Make an exact copy of all the entries, but do not reproduce the pictures.

━━ Material for this exercise ━━

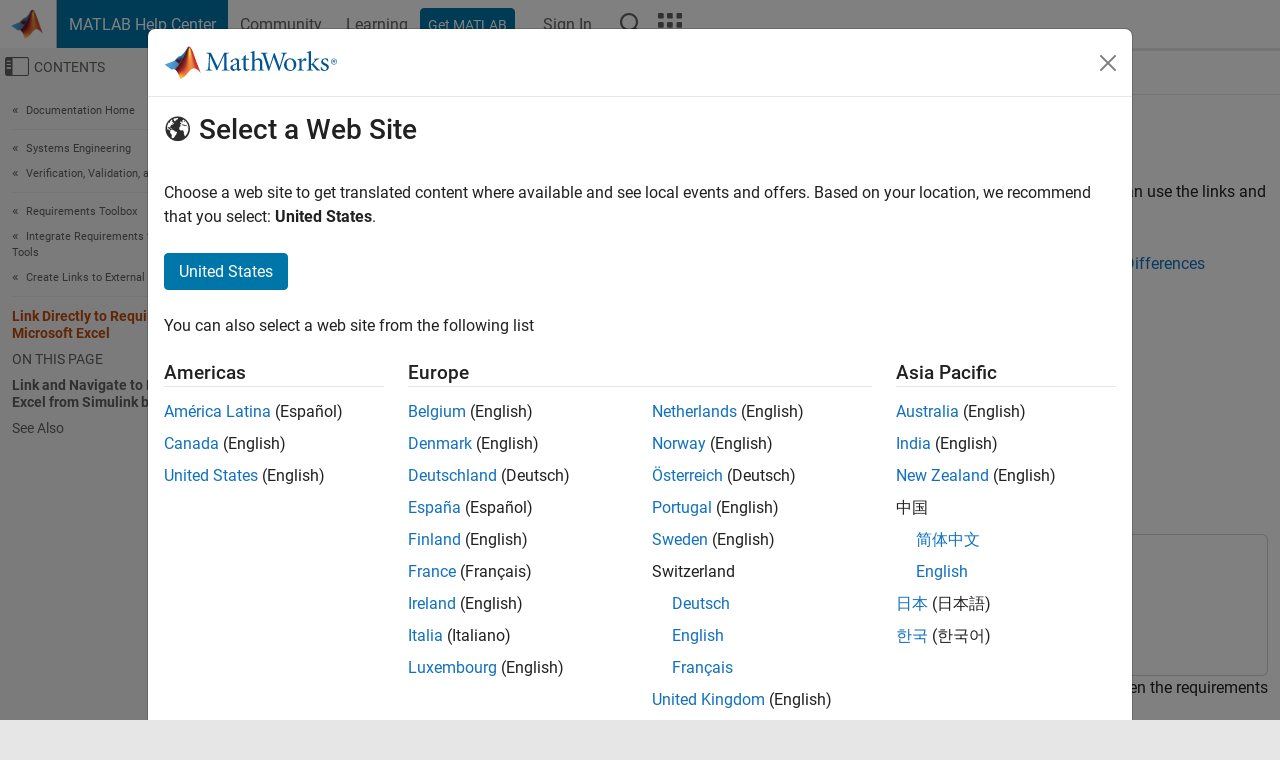

--- FILE ---
content_type: application/x-javascript;charset=utf-8
request_url: https://smetrics.mathworks.com/id?d_visid_ver=5.2.0&d_fieldgroup=A&mcorgid=B1441C8B533095C00A490D4D%40AdobeOrg&mid=87249596469655250089077311006392283582&ts=1768799561647
body_size: -34
content:
{"mid":"87249596469655250089077311006392283582"}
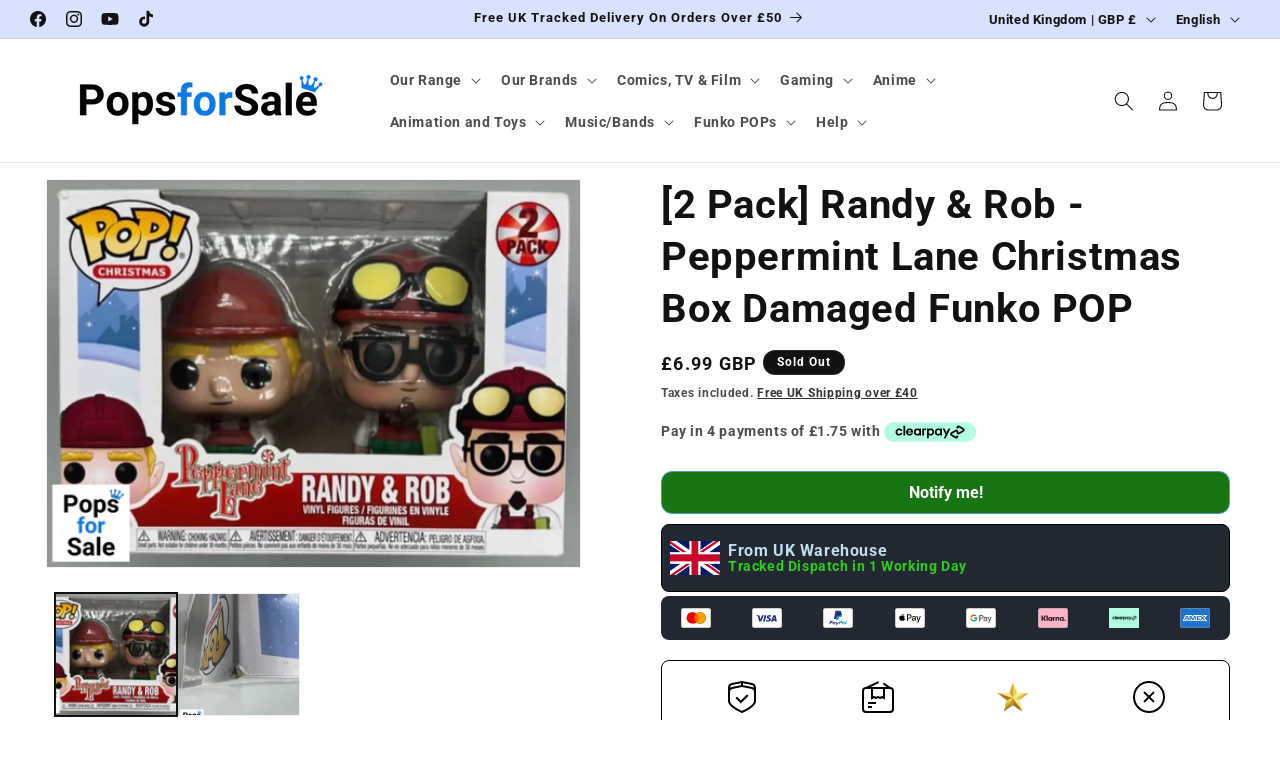

--- FILE ---
content_type: application/x-javascript
request_url: https://app.sealsubscriptions.com/shopify/public/status/shop/d81c77-2.myshopify.com.js?1769338666
body_size: -157
content:
var sealsubscriptions_settings_updated='1767037910';

--- FILE ---
content_type: application/x-javascript
request_url: https://app.sealsubscriptions.com/shopify/public/status/shop/d81c77-2.myshopify.com.js?1769338680
body_size: -349
content:
var sealsubscriptions_settings_updated='1767037910';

━━━

Answer to the problem:
--- FILE ---
content_type: application/x-javascript;charset=utf-8
request_url: https://smetrics.mathworks.com/id?d_visid_ver=5.2.0&d_fieldgroup=A&mcorgid=B1441C8B533095C00A490D4D%40AdobeOrg&mid=87249596469655250089077311006392283582&ts=1768799561647
body_size: -34
content:
{"mid":"87249596469655250089077311006392283582"}

--- FILE ---
content_type: application/x-javascript
request_url: https://app.sealsubscriptions.com/shopify/public/status/shop/d81c77-2.myshopify.com.js?1769338666
body_size: -157
content:
var sealsubscriptions_settings_updated='1767037910';

--- FILE ---
content_type: application/x-javascript
request_url: https://app.sealsubscriptions.com/shopify/public/status/shop/d81c77-2.myshopify.com.js?1769338680
body_size: -349
content:
var sealsubscriptions_settings_updated='1767037910';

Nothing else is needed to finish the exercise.